More recently, ABHD9 was characterized as possessing epoxy hydrolase activity for metabolizing epoxyeicosatrienoic acids (EETs) and epoxides of linoleic acid (i.e. vernolic acids [also termed leukotoxins] to their corresponding diols. For example, it metabolizes one particular EET (14,15-epoxy-5Z,8Z,11Z-eicosatrienoic acid) as follows:

14,15-epoxy-5Z,8Z,11Z-eicosatrienoic acid + H_{2}O → 14,15-dihydroxy-5Z,8Z,11Z-eicosatrienoic acid

In this particular reaction, the enzyme inactivates the EET and thereby may function to limit the biological activity of this as well as the other EETs upon which it acts in, for example, regulating blood pressure (see epoxyeicosatrienoic acids. In its hydrolysis one isomer of vernolic acid (12S,13R-epoxy-cis-9-octadecenoic acid)

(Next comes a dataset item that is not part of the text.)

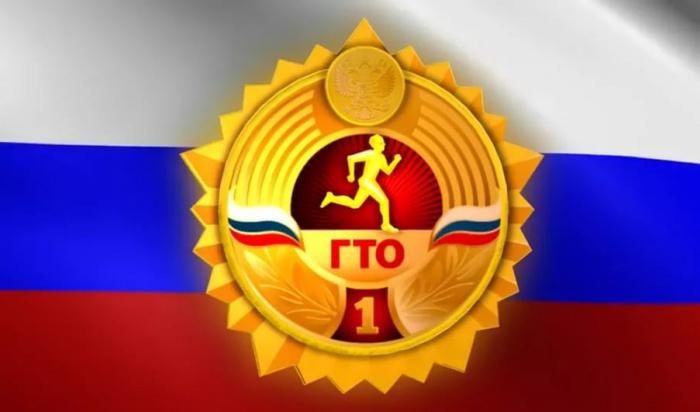 Жителей Иркутска приглашают наподготовку ксдаче норм ГТО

12S,13R-epoxy-cis-9-octadecenoic acid + H_{2}O → 12S,13R-dihydroxy-9Z-octadecenoic acids

to a diol, however, the enzyme increases its toxicity in, for example, contributing to acute respiratory distress syndromes (see vernolic acid). The enzyme thereby may function to limit the cell signaling activity of the EETs yet contribute to the toxic actions of linoleic acid epoxides.

While mEH and to a lesser extent sEH metabolize drugs, foreign toxic chemicals, and certain endogenous compounds that are not simple fatty acids (see Microsomal epoxide hydrolase and epoxide hydrolase 2), the activity of EH3 on such substrates, while likely, has not yet been reported.